Todos los músicos salieron a escena luciendo las inconfundibles características físicas y estilísticas del británico: sombreros negros de ala ancha, gafas de sol oscuras, botas gastadas, camperas de cuero y las legendarias patillas pobladas que acompañaron a Lemmy durante toda su carrera. Incluso replicaron su postura característica frente al micrófono, inclinando la cabeza hacia arriba para alcanzar la estructura metálica tal como lo hacía el líder de Motörhead en cada una de sus actuaciones en directo.
Anécdotas salvajes y la reacción del homenajeado
La broma no quedó solo en lo visual, ya que la interpretación musical estuvo cargada de una energía desbordante y un respeto absoluto hacia el repertorio clásico de los intérpretes de «Ace of Spades». Entre bambalinas y sobre el escenario, la atmósfera era de absoluta camaradería y excesos propios de una época dorada para el metal pesado mundial. La admiración mutua entre ambas agrupaciones venía de lejos, consolidándose a través de giras compartidas y largas noches de bares.

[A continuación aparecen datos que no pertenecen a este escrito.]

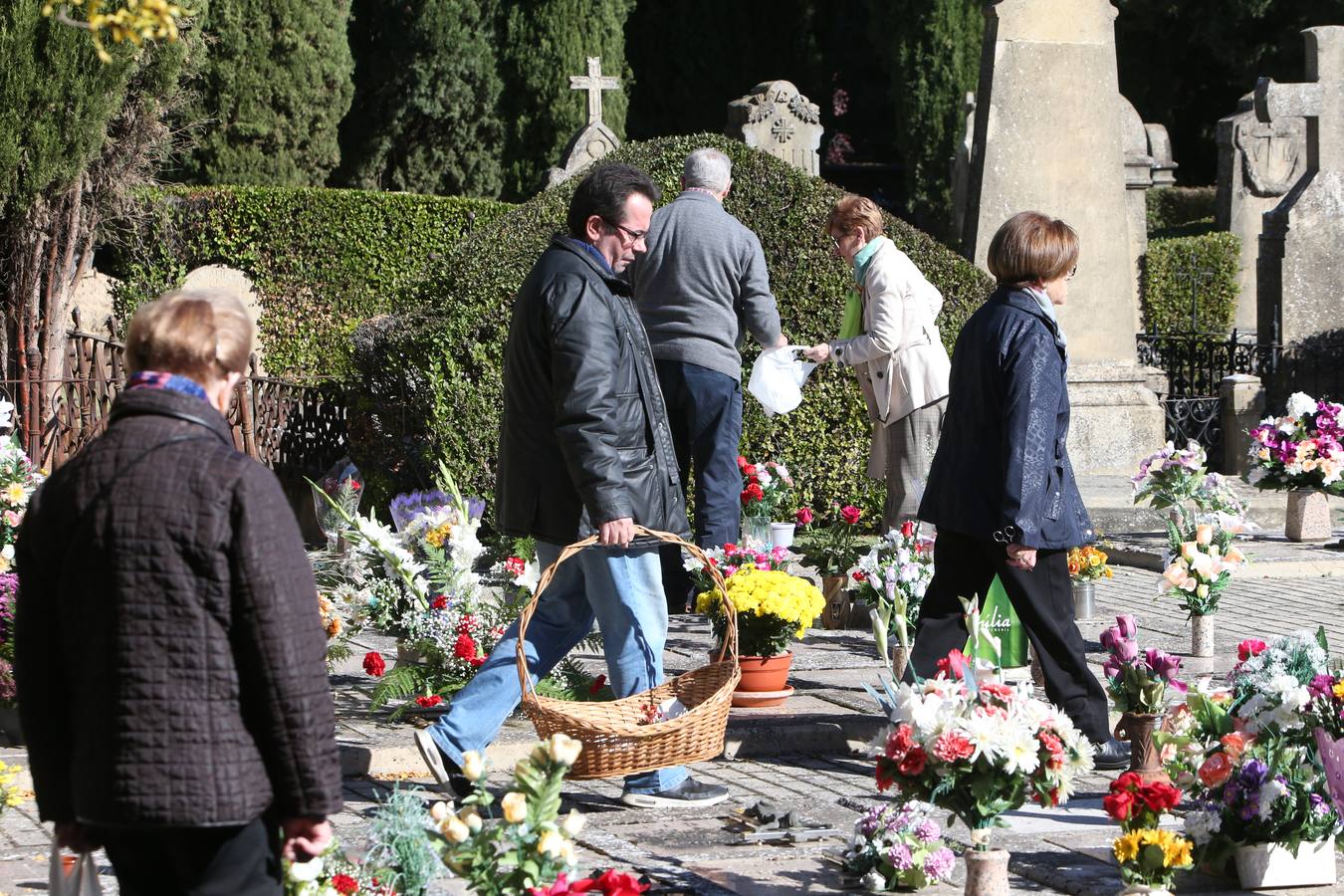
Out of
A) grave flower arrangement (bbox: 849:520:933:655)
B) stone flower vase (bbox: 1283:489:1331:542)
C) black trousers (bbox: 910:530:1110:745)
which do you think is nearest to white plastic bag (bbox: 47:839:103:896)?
black trousers (bbox: 910:530:1110:745)

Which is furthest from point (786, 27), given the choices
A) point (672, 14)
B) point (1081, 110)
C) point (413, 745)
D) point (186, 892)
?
point (186, 892)

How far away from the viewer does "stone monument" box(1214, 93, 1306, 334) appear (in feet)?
67.5

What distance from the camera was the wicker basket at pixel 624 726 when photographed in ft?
16.1

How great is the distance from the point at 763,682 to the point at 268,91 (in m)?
15.5

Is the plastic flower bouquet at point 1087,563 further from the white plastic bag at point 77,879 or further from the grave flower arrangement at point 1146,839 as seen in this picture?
the white plastic bag at point 77,879

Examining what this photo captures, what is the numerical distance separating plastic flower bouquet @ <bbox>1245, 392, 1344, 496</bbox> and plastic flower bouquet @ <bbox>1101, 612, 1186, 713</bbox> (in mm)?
5102

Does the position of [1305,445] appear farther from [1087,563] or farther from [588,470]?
[588,470]

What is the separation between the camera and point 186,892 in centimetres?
290

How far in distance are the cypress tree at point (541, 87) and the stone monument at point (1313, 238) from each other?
13.2 m

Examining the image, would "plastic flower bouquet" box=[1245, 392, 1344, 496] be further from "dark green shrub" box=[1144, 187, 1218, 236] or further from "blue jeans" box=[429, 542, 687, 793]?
"dark green shrub" box=[1144, 187, 1218, 236]

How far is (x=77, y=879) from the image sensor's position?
308 centimetres

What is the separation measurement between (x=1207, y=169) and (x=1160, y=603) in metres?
27.8

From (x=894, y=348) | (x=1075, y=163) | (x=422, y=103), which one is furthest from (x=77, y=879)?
(x=422, y=103)

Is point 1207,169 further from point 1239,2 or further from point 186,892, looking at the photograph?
point 186,892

Aquel concierto especial dejó anécdotas memorables que los protagonistas recordaron durante décadas en diversas entrevistas especializadas. Los miembros de Metallica siempre han manifestado su devoción absoluta por el estilo de vida indomable que representaba el bajista, considerándolo una figura paterna y un faro creativo fundamental para comprender la evolución del thrash metal y el speed metal desde sus inicios a principios de la década de 1980.
El legado imborrable de Lemmy Kilmister en el rock
La trayectoria de Motörhead dejó una huella imborrable en la historia de la música contemporánea tras su formación en 1975. Discos fundamentales como «Overkill» en 1979, «Bomber» en el mismo año y «Iron Fist» en 1982 definieron la agresividad y la velocidad que posteriormente adoptarían bandas de la talla de Megadeth o Slayer. La celebración de aquel cumpleaños número cincuenta en 1995 consolidó el estatus de Lemmy como un auténtico padrino de la música pesada.
Con el paso de los años, la partida física del músico en 2015 marcó el fin de una era dorada para el rock sin concesiones, pero su espíritu sigue vivo en cada tributo y en la memoria colectiva de los fanáticos. La noche en que Metallica se vistió con su misma piel continúa siendo un testimonio perfecto de la hermandad, el humor y la profunda reverencia que existía entre los gigantes absolutos de los escenarios internacionales.